Acceleration), and when grasping one grasped object by the plurality of slave arms, the reaction force of the internal force applied to the slave arm detected by the slave arm force sensor and each direction received by the grasped object Information of the force toward, and the internal force command and each direction force command detected by the master arm force sense detector or force sense estimator as an input, and each of the slave arm tips corresponding to each input Of the target trajectory (target position / velocity / acceleration) of the master arm and the target trajectory of the master arm (target position / velocity / acceleration) according to a predetermined virtual mechanical model. 2. The master slave manifold according to claim 1, further comprising: a servo system that controls the slave arm by using an output from the virtual mechanical model computing unit as a command value.
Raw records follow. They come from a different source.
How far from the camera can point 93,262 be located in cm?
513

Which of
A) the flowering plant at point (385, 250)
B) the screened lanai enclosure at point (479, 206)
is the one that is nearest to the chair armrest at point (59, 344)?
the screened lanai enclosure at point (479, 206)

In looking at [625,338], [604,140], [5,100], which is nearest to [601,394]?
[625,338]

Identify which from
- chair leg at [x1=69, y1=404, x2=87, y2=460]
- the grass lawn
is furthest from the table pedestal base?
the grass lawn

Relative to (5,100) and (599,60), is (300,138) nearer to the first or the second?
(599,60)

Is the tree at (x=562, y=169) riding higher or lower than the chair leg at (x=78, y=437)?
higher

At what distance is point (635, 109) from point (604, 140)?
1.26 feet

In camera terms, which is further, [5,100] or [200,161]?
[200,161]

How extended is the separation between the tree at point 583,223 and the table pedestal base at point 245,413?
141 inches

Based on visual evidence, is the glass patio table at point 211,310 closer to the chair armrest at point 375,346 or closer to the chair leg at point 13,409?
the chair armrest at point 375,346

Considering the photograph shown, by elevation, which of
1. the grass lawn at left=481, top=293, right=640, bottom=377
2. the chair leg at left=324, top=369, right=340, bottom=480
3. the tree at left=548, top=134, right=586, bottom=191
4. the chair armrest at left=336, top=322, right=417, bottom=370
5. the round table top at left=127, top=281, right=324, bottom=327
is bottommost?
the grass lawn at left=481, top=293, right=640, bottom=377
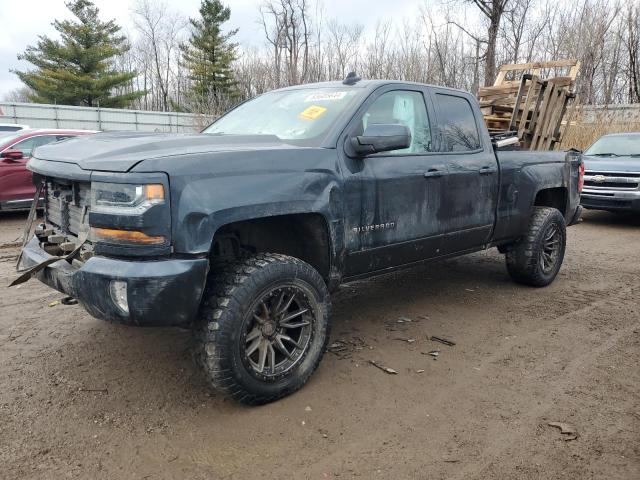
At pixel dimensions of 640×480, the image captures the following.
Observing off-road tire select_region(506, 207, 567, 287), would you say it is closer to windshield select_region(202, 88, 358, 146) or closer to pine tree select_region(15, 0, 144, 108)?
windshield select_region(202, 88, 358, 146)

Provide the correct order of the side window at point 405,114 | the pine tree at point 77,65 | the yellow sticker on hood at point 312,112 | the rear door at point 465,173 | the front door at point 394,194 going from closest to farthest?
the front door at point 394,194 < the yellow sticker on hood at point 312,112 < the side window at point 405,114 < the rear door at point 465,173 < the pine tree at point 77,65

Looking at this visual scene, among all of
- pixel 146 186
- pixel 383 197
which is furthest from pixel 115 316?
pixel 383 197

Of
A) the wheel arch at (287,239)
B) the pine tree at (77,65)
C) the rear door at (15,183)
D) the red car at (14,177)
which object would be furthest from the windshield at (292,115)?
the pine tree at (77,65)

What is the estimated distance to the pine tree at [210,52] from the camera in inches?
1494

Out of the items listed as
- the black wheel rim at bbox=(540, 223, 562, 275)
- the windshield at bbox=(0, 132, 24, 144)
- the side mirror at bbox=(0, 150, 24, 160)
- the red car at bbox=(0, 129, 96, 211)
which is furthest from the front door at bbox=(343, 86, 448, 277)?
the windshield at bbox=(0, 132, 24, 144)

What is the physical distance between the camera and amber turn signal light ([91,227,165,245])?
263cm

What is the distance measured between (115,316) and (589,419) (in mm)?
2564

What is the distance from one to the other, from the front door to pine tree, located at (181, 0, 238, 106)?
35139 millimetres

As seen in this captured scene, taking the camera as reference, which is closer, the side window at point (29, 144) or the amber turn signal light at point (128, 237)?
the amber turn signal light at point (128, 237)

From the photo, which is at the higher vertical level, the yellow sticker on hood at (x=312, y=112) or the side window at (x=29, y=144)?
the yellow sticker on hood at (x=312, y=112)

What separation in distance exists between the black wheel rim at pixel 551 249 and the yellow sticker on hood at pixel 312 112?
9.50 feet

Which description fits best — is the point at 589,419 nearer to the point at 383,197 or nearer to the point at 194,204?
the point at 383,197

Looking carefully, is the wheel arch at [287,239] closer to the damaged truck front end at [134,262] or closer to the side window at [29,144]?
the damaged truck front end at [134,262]

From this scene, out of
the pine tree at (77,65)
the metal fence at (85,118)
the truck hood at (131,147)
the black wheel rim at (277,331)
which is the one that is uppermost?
the pine tree at (77,65)
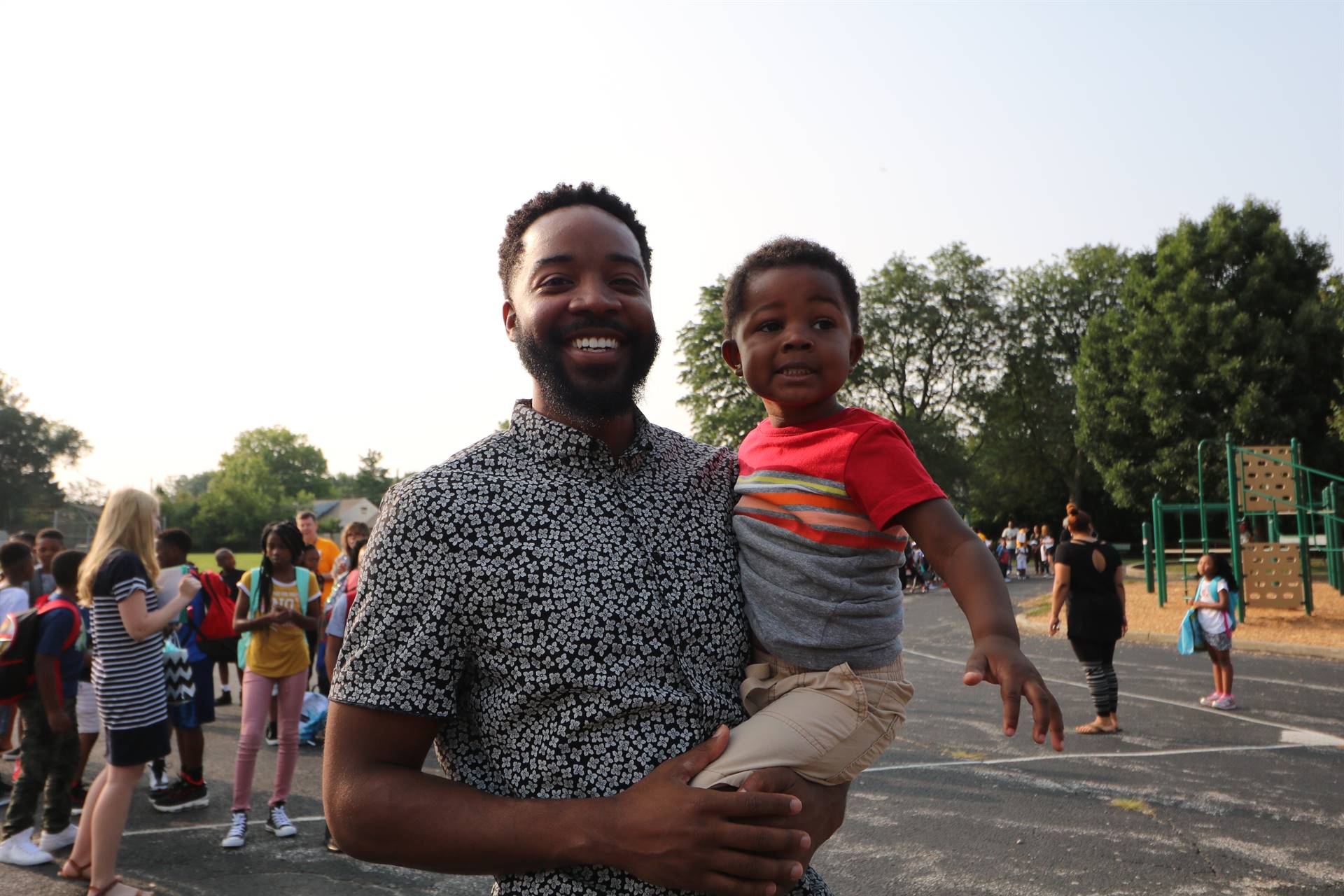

Regulator. 3. The target trajectory (target position / velocity / acceleration) of an object to be grasped from the joystick of the master arm, and the target trajectory (target position) of each of the slave arm tips corresponding to these target trajectory inputs. The master-slave manipulator according to claim 1 or 2, wherein (velocity / acceleration) includes a target trajectory (target position / velocity / acceleration) of each rotation of each slave arm tip.